# Get Atlas Release Dataset

## Imports

In [1]:
import json
import rdflib
import getpass
import pandas as pd
from rdflib import RDF, RDFS, XSD, OWL, URIRef, BNode, SKOS
import pprint
from kgforge.core import KnowledgeGraphForge
from kgforge.specializations.resources import Dataset

## Setup
Get an authentication token

For now, the [Nexus web application](https://bbp.epfl.ch/nexus/web) can be used to get a token.

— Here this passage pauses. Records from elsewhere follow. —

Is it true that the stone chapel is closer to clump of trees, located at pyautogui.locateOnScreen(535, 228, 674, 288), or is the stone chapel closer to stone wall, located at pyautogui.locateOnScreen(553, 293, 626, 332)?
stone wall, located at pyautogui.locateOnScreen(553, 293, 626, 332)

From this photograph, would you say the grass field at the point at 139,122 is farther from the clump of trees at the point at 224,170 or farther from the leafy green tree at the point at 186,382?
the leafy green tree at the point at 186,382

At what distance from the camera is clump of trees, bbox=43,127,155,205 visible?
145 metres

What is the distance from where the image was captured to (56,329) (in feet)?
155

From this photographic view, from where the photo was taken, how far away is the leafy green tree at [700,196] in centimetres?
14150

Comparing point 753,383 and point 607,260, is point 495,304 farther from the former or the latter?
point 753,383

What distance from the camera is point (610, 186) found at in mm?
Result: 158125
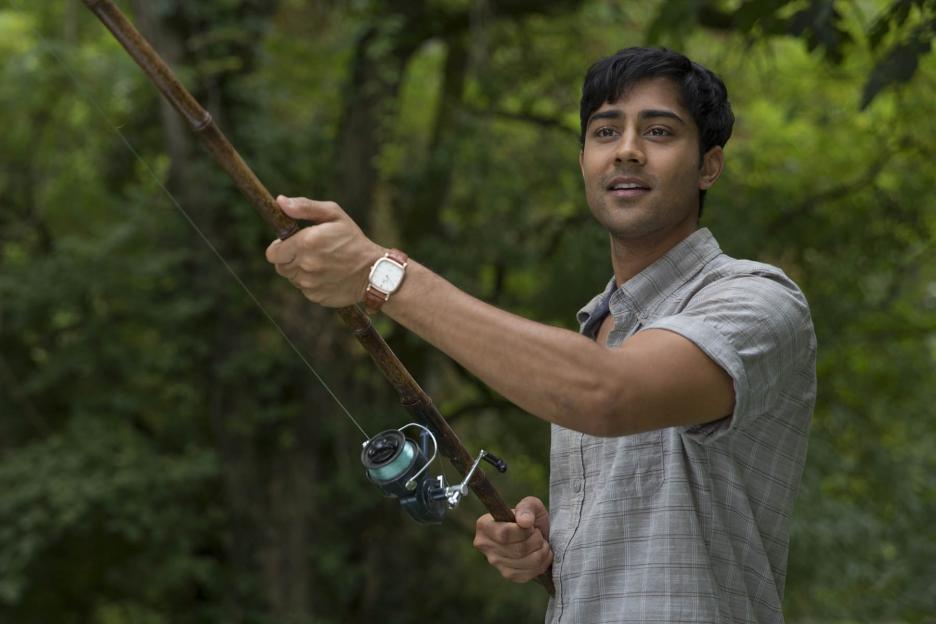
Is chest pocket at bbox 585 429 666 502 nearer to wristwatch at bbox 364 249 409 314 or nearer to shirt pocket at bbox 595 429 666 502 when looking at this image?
shirt pocket at bbox 595 429 666 502

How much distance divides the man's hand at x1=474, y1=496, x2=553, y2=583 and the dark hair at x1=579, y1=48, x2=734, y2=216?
71cm

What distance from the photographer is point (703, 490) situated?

We are looking for other simpler alternatives.

- Step 1: From the opened web page, click on the login button on the right corner and follow the instructions.

![login-ui](./login-ui.png)

- Step 2: At the end you’ll see a token button on the right corner. Click on it to copy the token.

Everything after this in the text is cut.